Among players with Texas connections, the highest-rated prospect is former Kentucky point guard De’Aaron Fox, who played at Cypress Lakes High School in suburban Houston. As a freshman, Fox averaged 16.7 points and 4.6 assists per game. He projects as a consensus top-six pick, which means the Dallas Mavericks (No. 9 selection) probably would need to trade up in Thursday’s first round in order to land Fox.

“De’Aaron has certainly created a buzz, not only because of his speed and the way he played this season, but as you know, he has a magnetic personality that at worst is going to sell a lot of shoes if he becomes a good player in the NBA; and at best, it’s going to make him one of the elite point guards in the NBA someday,” Fraschilla said.
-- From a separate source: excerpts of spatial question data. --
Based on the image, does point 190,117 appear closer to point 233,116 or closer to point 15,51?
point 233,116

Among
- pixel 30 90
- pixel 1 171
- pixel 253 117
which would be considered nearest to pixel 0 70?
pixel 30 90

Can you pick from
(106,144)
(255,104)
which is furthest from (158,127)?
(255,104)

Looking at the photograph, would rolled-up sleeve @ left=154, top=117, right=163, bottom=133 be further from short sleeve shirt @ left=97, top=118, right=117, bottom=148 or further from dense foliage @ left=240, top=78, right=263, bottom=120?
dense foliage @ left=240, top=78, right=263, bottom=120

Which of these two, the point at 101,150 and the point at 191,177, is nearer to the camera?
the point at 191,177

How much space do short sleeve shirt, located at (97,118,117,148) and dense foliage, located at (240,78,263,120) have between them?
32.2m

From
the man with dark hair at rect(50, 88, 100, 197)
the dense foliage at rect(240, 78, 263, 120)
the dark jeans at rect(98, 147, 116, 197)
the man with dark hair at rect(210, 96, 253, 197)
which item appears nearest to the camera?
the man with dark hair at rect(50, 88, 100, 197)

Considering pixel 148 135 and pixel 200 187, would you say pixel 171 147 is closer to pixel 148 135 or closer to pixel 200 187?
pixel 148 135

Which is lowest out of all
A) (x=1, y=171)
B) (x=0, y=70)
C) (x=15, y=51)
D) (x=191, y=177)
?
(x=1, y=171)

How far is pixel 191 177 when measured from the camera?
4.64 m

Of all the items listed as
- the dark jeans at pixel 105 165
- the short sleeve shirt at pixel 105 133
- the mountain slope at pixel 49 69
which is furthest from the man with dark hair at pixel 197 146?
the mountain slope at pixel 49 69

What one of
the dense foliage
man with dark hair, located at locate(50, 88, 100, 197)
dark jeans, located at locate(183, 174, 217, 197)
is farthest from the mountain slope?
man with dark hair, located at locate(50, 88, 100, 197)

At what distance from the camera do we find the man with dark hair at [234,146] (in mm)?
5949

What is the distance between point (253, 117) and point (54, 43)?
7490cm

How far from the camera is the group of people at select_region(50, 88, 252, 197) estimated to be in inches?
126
The Mavericks’ midseason acquisition of Nerlens Noel, a 23-year-old center taken No. 6 overall in the 2013 draft, probably eliminates Dallas as a future NBA home for Allen. But if he’s taken among the first 14 picks, Allen would join a list of Longhorns lottery selections that includes Kevin Durant (No. 2 pick in 2007), LaMarcus Aldridge (No. 2 pick in 2006), Tristan Thompson (No. 4 pick in 2011), Chris Mihm (No. 7 pick in 2000), T.J. Ford (No. 8 pick in 2003), D.J. Augustin (No. 9 pick in 2008) and Turner.